» Document segment:

At CERN (the European Laboratory for Particle Physics) near Geneva there was a recent attempt to incorporate software for automatic indexing [Meu99]. The approach used first had a learning phase in which a sample of documents was used to train the system, which worked by constructing a set of the longest noun-type phrases from the abstracts of the documents. The system worked automatically, and did not require experts to read the articles to be keyworded. Once the training period was over it was completely autonomous, that is, it was not intended to be merely a tool to aid indexers.
After some tests, this project was abandoned at the end of 2000, mainly because of the difficulty of integrating existing non-modular software into the database system of the CERN Library. Instead, a new project, whose purpose was to develop an indexing tool which would supply DESY keywords directly, was launched. This project is called HEPindexer.
The CERN Scientific Information Service harvests over a hundred documents each day from electronic sources all around the world. Owing to the growth in the amount of literature, a new approach to keywording has been developed. Accepting the fact that fully automatic indexers are still far from providing a complete solution, a computer-based help tool for indexing was developed as a first step towards easing the work of human indexers.
Thus HEPindexer proposes a preliminary solution which can open the way for further research into automatic indexing tools in the area of particle physics. So far a first step has been achieved, namely the generation of main DESY keywords. These keywords are generated following a statistical approach [vR75].
The algorithm used needs a set of data which must be generated in a training process beforehand. HEPindexer was supplied with a training sample of about 2400 particle physics documents together with the DESY keywords that had already been assigned to these documents. It uses the fulltext of these documents. After training, a new document can be submitted to the system and receive as output the list of automatically proposed DESY keywords. A sample of 1200 additional documents was used to evaluate the results of the algorithm. The results were close to 60% in both precision and recall. This means that an average of about 60% of the keywords proposed by HEPindexer are also contained in the list proposed by DESY, and that about 60% of the keywords proposed by DESY are among those proposed by HEPindexer.
HEPindexer has now been integrated into the CERN Document Server (CDS)[DG96]. By retrieving any document in the database for which the fulltext is stored on the CDS, one can then run HEPindexer and obtain the list of proposed main DESY keywords. To do this, choose "Fulltext" and then click on the text "10 main keywords". By clicking on "Corresponding record at SLAC" one can directly see the keywords which were actually supplied by DESY and make a comparison. If the link to the SLAC record is not present, one can instead go to the SLAC database and retrieve the same record. Note that for recent records the DESY keywords may not yet be available.
Improvements in HEPindexer are still being made, as the project is only in its initial phase. Secondary keywords and more refined algorithms (using linguistic resources) are being studied in order to enhance the performance of the system. At present, each main keyword proposed simply has a link to the list of secondary keywords which can be used in association with that main keyword. The indexer can then choose from this list the secondary keywords which are relevant.

» Extracted entries:
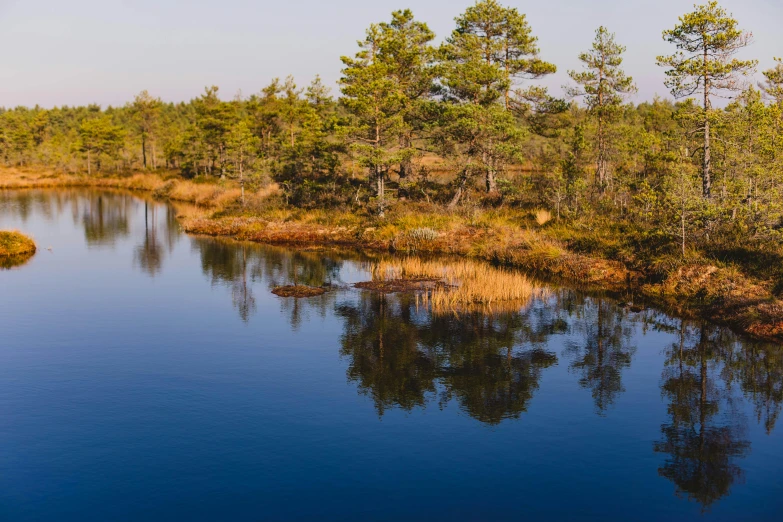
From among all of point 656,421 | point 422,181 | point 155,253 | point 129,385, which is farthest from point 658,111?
point 129,385

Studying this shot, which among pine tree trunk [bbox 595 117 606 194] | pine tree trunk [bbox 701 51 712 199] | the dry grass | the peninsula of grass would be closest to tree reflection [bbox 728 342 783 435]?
the dry grass

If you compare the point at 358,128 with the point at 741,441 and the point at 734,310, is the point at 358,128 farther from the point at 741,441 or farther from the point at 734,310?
the point at 741,441

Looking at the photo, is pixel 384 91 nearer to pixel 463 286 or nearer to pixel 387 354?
pixel 463 286

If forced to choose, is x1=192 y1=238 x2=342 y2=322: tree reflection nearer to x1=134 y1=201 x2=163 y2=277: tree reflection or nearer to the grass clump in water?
the grass clump in water

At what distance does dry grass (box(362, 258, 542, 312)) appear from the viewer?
2752 centimetres

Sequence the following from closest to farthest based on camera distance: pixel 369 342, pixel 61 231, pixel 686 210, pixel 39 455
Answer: pixel 39 455, pixel 369 342, pixel 686 210, pixel 61 231

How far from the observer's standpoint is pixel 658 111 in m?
60.7

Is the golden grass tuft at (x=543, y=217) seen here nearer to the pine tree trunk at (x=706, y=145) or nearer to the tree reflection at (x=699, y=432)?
the pine tree trunk at (x=706, y=145)

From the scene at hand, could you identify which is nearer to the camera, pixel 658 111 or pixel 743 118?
pixel 743 118

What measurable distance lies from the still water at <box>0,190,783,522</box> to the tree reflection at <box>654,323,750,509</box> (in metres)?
0.06

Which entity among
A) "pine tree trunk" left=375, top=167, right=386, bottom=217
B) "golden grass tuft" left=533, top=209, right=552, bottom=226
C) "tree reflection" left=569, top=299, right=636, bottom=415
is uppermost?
"pine tree trunk" left=375, top=167, right=386, bottom=217

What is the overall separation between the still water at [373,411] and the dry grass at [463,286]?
112 centimetres

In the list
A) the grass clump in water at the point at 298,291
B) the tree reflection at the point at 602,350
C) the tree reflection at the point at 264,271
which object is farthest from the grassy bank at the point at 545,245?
the grass clump in water at the point at 298,291

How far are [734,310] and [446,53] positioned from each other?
27.9m
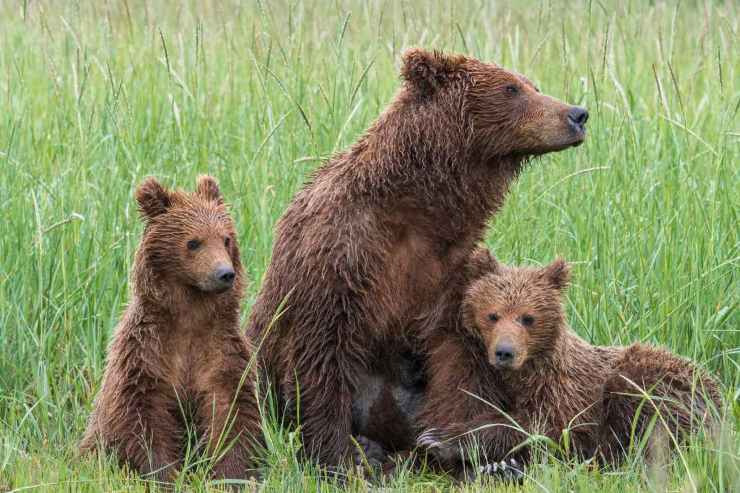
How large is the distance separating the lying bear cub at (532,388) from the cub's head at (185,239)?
3.58 ft

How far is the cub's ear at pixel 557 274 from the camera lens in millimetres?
5359

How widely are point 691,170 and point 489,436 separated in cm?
265

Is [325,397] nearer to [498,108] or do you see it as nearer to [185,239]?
[185,239]

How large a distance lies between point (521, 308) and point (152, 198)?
1.65 m

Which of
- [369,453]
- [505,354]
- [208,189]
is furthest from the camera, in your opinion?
[369,453]

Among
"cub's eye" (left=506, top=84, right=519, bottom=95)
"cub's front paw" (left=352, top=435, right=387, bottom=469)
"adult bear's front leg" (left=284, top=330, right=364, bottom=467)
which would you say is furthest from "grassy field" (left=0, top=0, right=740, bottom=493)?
"cub's eye" (left=506, top=84, right=519, bottom=95)

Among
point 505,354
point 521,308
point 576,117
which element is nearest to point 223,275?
point 505,354

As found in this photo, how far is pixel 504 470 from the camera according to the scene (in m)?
5.07

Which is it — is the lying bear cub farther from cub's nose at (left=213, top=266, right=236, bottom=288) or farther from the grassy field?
cub's nose at (left=213, top=266, right=236, bottom=288)

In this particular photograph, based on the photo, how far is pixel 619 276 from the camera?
6.51m

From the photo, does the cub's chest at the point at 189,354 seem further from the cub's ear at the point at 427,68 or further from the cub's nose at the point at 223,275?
the cub's ear at the point at 427,68

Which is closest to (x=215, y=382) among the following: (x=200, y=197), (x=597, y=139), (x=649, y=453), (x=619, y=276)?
(x=200, y=197)

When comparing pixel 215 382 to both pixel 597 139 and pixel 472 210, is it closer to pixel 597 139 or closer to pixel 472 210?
pixel 472 210

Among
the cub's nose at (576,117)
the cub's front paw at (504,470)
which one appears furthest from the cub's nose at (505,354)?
the cub's nose at (576,117)
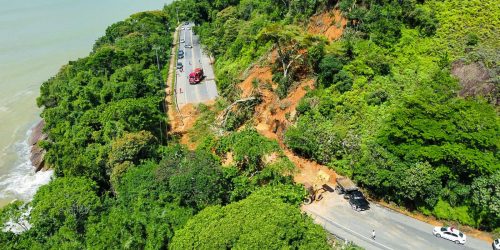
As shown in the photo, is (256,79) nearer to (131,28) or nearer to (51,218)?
(51,218)

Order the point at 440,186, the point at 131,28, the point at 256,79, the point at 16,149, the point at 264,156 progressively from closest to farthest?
the point at 440,186 < the point at 264,156 < the point at 256,79 < the point at 16,149 < the point at 131,28

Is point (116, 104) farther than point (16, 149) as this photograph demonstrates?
No

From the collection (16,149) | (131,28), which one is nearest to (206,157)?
(16,149)

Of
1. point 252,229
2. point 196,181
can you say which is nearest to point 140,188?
point 196,181

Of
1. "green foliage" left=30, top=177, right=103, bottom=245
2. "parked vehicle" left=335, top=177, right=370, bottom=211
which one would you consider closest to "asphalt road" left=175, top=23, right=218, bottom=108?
"green foliage" left=30, top=177, right=103, bottom=245

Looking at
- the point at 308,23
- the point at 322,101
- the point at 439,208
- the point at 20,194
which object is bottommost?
the point at 20,194

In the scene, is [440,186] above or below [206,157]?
below

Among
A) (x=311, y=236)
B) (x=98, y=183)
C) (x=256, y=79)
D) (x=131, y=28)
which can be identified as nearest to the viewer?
(x=311, y=236)
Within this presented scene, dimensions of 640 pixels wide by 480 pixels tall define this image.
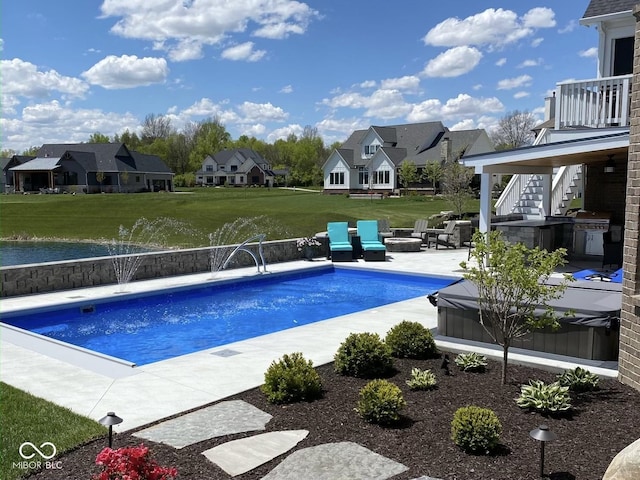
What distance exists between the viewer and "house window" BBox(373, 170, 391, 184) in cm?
5775

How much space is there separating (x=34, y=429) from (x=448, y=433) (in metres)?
3.50

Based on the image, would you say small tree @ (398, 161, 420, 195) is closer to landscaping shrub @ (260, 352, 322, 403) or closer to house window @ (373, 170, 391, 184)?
house window @ (373, 170, 391, 184)

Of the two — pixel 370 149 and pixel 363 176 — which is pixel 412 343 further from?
pixel 370 149

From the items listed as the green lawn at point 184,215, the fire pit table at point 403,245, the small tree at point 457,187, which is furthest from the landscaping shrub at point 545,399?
the small tree at point 457,187

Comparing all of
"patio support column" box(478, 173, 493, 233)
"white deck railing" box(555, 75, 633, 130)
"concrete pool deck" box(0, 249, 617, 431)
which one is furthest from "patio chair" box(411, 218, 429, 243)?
"concrete pool deck" box(0, 249, 617, 431)

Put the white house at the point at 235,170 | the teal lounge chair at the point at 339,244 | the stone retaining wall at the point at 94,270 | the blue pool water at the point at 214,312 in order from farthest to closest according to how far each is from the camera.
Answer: the white house at the point at 235,170 → the teal lounge chair at the point at 339,244 → the stone retaining wall at the point at 94,270 → the blue pool water at the point at 214,312

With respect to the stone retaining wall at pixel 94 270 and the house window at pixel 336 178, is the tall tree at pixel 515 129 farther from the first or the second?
the stone retaining wall at pixel 94 270

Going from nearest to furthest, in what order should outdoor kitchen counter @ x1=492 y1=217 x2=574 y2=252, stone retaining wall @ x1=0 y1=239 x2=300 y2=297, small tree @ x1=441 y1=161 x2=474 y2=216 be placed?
stone retaining wall @ x1=0 y1=239 x2=300 y2=297
outdoor kitchen counter @ x1=492 y1=217 x2=574 y2=252
small tree @ x1=441 y1=161 x2=474 y2=216

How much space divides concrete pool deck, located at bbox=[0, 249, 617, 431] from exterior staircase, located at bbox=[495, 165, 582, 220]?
1103 centimetres

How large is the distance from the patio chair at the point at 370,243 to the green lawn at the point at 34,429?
11.7 metres

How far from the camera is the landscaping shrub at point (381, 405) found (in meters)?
4.77

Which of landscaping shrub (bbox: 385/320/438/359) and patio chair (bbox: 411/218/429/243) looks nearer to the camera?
landscaping shrub (bbox: 385/320/438/359)

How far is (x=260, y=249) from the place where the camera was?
47.8ft

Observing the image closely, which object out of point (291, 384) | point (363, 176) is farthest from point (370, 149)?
point (291, 384)
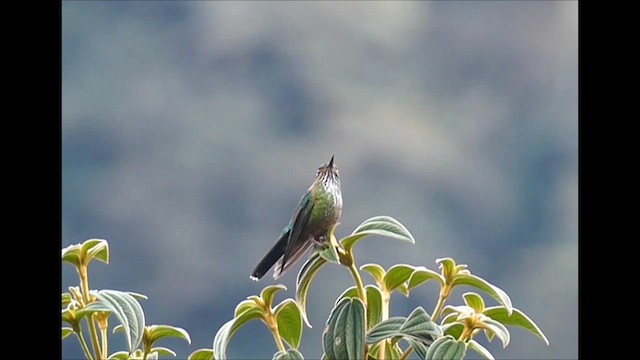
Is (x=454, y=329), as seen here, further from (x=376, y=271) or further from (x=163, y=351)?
(x=163, y=351)

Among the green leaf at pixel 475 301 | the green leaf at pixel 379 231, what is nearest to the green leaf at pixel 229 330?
the green leaf at pixel 379 231

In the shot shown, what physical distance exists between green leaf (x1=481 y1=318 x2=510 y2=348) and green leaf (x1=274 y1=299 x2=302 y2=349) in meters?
0.19

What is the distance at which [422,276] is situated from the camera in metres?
0.71

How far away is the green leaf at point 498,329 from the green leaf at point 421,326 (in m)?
0.06

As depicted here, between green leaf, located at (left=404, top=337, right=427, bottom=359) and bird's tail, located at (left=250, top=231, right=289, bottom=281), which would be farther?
bird's tail, located at (left=250, top=231, right=289, bottom=281)

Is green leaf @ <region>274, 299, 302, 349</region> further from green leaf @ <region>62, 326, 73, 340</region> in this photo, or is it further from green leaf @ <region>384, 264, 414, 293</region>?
green leaf @ <region>62, 326, 73, 340</region>

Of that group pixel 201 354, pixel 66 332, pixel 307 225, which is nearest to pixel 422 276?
pixel 307 225

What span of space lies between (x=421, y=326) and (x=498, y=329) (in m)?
0.08

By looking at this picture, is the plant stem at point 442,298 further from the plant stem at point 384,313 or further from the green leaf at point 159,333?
the green leaf at point 159,333

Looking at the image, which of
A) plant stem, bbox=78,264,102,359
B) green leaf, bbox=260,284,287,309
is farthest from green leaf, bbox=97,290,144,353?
green leaf, bbox=260,284,287,309

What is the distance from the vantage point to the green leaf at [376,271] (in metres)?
0.73

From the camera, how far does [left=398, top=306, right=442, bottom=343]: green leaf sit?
648 millimetres

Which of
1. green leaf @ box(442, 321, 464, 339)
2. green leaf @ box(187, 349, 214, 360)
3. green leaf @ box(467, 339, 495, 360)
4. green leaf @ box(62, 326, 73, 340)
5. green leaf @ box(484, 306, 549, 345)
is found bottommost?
green leaf @ box(62, 326, 73, 340)
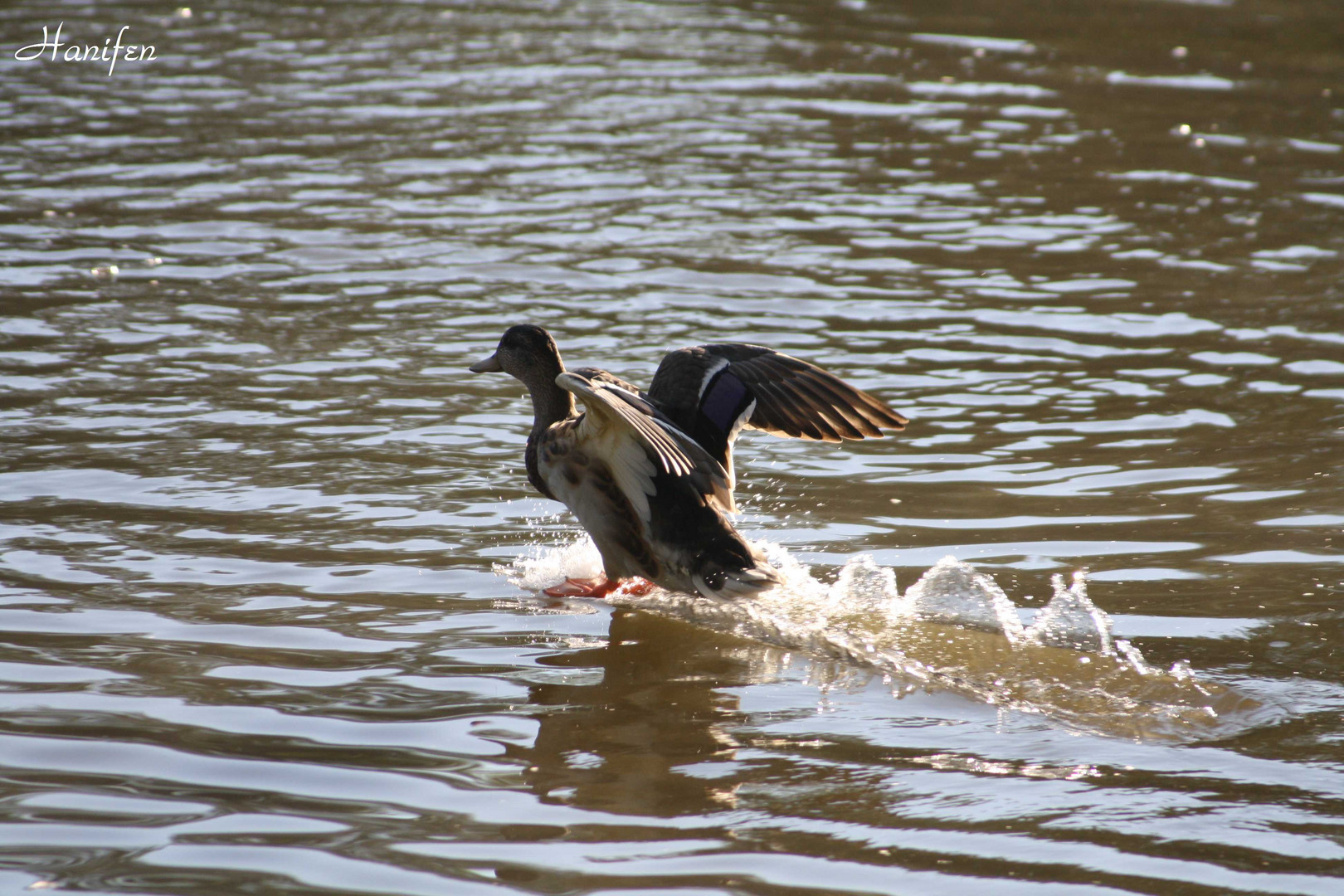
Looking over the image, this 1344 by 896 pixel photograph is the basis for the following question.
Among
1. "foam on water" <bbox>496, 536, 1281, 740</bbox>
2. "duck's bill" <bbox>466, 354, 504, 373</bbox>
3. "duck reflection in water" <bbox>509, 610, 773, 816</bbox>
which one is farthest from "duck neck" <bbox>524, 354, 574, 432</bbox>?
"duck reflection in water" <bbox>509, 610, 773, 816</bbox>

» Task list:
(a) According to the passage on HEPindexer, why was CERN's first automatic indexing project abandoned at the end of 2000?
(b) Which quoted on-screen labels does the passage on HEPindexer tell the user to choose or click on the CERN Document Server?

» Responses to the exercise:
(a) It was abandoned mainly because existing non-modular software was difficult to integrate into the CERN Library's database system.

(b)
- "Fulltext"
- "10 main keywords"
- "Corresponding record at SLAC"